La inteligencia artificial en los juicios: ¿herramienta o amenaza?
Por: Tullio Bermeo Turchi

La inteligencia artificial (IA) dejó de ser una curiosidad tecnológica para convertirse en parte de nuestra vida cotidiana. Hoy está en los celulares, en las búsquedas de internet y hasta en las aulas. Sin embargo, cuando se habla de justicia, el panorama cambia. Ahí no basta con la rapidez o la eficiencia: lo que está en juego es la verdad, y con ella la confianza de toda una sociedad.
Un proceso judicial se sostiene sobre las pruebas. Una fotografía, un audio o un video pueden determinar si una persona pierde su libertad o si es declarada inocente. Pero en este punto surge la inquietud: ¿qué pasa si esos documentos provienen de una IA? El avance de la tecnología hace posible generar imágenes y voces prácticamente idénticas a las reales, al punto que resultan indistinguibles para un ciudadano común. Y ese detalle abre un debate urgente.

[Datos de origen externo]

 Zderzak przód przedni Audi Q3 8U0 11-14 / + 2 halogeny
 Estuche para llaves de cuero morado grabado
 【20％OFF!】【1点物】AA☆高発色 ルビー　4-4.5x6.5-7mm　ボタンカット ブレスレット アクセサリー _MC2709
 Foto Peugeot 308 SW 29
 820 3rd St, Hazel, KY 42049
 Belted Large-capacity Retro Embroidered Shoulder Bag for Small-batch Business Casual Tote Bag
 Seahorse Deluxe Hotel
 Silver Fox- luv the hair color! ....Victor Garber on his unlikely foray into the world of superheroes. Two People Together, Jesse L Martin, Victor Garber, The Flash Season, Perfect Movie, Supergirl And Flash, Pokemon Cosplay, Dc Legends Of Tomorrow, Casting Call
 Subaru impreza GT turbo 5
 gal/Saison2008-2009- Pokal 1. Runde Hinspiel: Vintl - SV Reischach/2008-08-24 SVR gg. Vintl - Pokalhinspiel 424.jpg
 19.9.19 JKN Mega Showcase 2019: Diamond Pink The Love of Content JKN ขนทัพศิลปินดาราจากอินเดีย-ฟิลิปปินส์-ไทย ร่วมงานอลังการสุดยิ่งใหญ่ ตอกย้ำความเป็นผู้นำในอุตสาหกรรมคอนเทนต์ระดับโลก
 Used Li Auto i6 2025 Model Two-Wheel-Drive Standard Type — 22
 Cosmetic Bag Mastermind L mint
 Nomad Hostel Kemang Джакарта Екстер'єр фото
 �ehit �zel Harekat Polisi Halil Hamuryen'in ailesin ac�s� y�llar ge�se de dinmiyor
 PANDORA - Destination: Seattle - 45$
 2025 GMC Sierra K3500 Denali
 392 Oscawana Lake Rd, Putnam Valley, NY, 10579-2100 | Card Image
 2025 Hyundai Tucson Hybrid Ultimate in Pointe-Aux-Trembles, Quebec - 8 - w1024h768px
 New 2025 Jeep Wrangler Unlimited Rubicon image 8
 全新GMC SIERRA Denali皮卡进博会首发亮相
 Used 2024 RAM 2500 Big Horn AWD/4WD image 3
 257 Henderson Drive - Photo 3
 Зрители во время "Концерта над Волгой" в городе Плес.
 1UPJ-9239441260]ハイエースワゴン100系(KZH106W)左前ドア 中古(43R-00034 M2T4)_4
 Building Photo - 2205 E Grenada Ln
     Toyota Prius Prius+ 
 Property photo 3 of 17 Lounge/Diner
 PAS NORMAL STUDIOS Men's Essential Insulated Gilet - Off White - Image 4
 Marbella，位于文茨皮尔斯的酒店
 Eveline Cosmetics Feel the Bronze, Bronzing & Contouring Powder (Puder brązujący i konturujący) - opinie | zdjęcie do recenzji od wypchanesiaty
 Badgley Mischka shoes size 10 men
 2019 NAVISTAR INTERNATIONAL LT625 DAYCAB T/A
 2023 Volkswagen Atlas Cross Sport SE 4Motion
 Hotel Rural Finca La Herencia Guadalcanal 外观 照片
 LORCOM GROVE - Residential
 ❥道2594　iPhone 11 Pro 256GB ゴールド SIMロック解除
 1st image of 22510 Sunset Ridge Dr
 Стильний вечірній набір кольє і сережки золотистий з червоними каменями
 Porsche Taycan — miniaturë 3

Nuestros códigos procesales ya incluyen una lista amplia de medios probatorios: manuscritos, impresos, grabaciones o fotografías, entre otros. No obstante, la inteligencia artificial no encaja de manera clara en esas categorías. En teoría, un perito debería validar la autenticidad de cualquier documento, pero la pregunta es si basta con esa verificación cuando existen sistemas capaces de producir pruebas falsas casi perfectas.
El escenario se complica si pensamos en un caso concreto. Imaginemos que un funcionario público es acusado de corrupción y la prueba principal es un audio en el que pide una coima. Si ese audio fue fabricado con IA, ¿cómo distinguirlo de uno auténtico? ¿Quién garantiza la diferencia? ¿Un juez, un perito especializado, un software más avanzado? Las dudas no son menores, porque de esa decisión depende la reputación y la libertad de una persona.
La preocupación no es solo peruana. Las Naciones Unidas ya recomendaron a los países regular el uso de la IA. En el Perú, la Ley 31814 promueve su aplicación, pero no aborda con claridad los riesgos que trae consigo en el ámbito judicial. Celebrar la innovación es necesario, pero igual de necesario es preguntarnos por sus límites.
En este sentido, la regulación no puede construirse de manera aislada. Debe ser un esfuerzo que reúna a jueces, abogados, técnicos y ciudadanos. La IA no es neutral: refleja tanto las oportunidades como las amenazas de la época. Si se regula bien, puede convertirse en una aliada para encontrar la verdad. Si se descuida, puede ser la herramienta perfecta para el engaño.
Al final, lo esencial es no perder de vista lo humano. Detrás de cada expediente hay historias, familias y vidas que dependen de la justicia. Y esa justicia solo será legítima si se apoya en pruebas confiables. El desafío está en nuestras manos: decidir si la inteligencia artificial será un instrumento de verdad o una amenaza para ella.
(*) Juez Superior Titular de la Corte Superior de Justicia de Ucayali.